[Tugas Wajib]
#1 Menurut teks sumber, undang-undang apa yang disahkan pemerintah bersama DPR pada tahun 2022?
#2 Tuliskan kembali bagian teks sumber mulai dari "Ketentuan perlindungan data" sampai dengan "dari suatu negara[5].", termasuk kata-kata penutup tersebut.

[Teks Sumber]
╭──
Ketentuan perlindungan data pribadi juga memiliki relevansi dengan jaminan atas hak perlindungan hukum bagi masyarakat sebagaimana ditegaskan dalam Pasal 28D UUD NRI 1945. Perlindungan hukum merupakan salah satu aspek penting yang wajib dipenuhi oleh negara terhadap warga negaranya[3]. Perlindungan hukum khususnya mengenai data pribadi menjadi urgen untuk dipertegas karena perkembangan teknologi informasi dan komunikasi yang membuat data pribadi menjadi objek untuk dibobol bahkan disalahgunakan[4]. Terdapat berbagai fakta yang menunjukkan bahwa terdapat upaya penyalahgunaan data pribadi denganberbagai motif, seperti: motif mencari keuntungan, motif mengancam, hingga motif inteligen untuk mendapatkan informasi data pribadi dari suatu negara[5].
Pada tahun 2022, untuk menjamin perlindungan data pribadi masyarakat, pemerintah bersama dengan DPR akhirnya mengesahkan UU No. 27 Tahun 2022 Tentang Perlindungan Data Pribadi (UU PDP). Pengesahan UU PDP di Indonesia dapat dikatakan cukup terlambat dibandingkan dengan berbagai negara yang telah mengatur mengenai perlindungan data pribadi jauh sebelum Indonesia mengesahkannya[6]. Meski begitu, upaya pemerintah bersama dengan DPR yang mengesahkan UU PDP wajib diapresiasi karena dengan hadirnya UU PDP maka terdapat upaya untuk menegakkan sekaligus merumuskan berbagai kebijakan hukum yang orientasinya adalah untuk melindungi data pribadi masyarakat.
╰──
[Data Latihan]
╭──
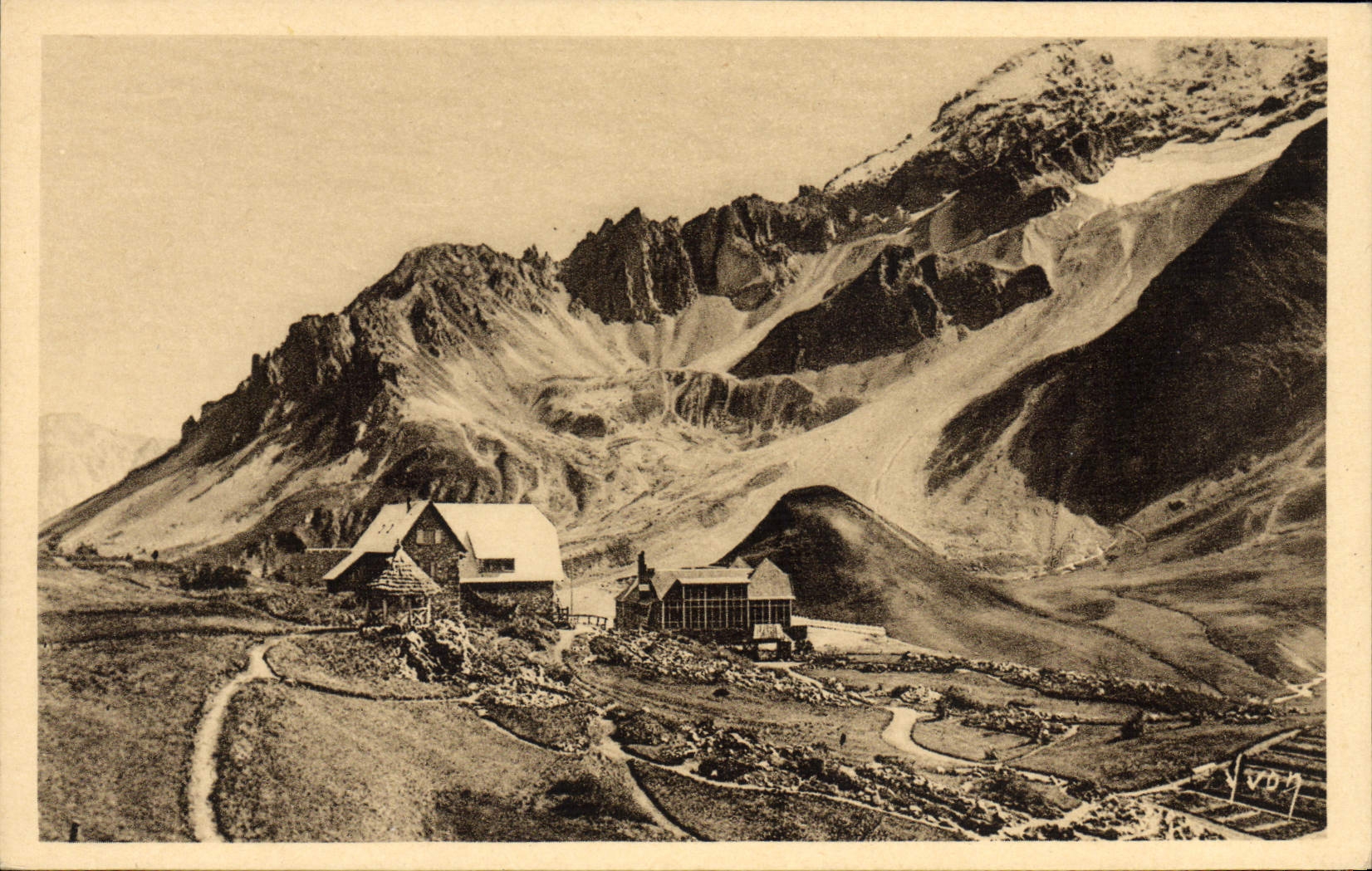 CPA Col du Lautaret Le Jardin Alpin et le Chalet PLM vers le massif du Combeynot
╰──
[Kumpulan Jawaban]
#1 UU No. 27 Tahun 2022 Tentang Perlindungan Data Pribadi (UU PDP).

#2
Ketentuan perlindungan data pribadi juga memiliki relevansi dengan jaminan atas hak perlindungan hukum bagi masyarakat sebagaimana ditegaskan dalam Pasal 28D UUD NRI 1945. Perlindungan hukum merupakan salah satu aspek penting yang wajib dipenuhi oleh negara terhadap warga negaranya[3]. Perlindungan hukum khususnya mengenai data pribadi menjadi urgen untuk dipertegas karena perkembangan teknologi informasi dan komunikasi yang membuat data pribadi menjadi objek untuk dibobol bahkan disalahgunakan[4]. Terdapat berbagai fakta yang menunjukkan bahwa terdapat upaya penyalahgunaan data pribadi denganberbagai motif, seperti: motif mencari keuntungan, motif mengancam, hingga motif inteligen untuk mendapatkan informasi data pribadi dari suatu negara[5].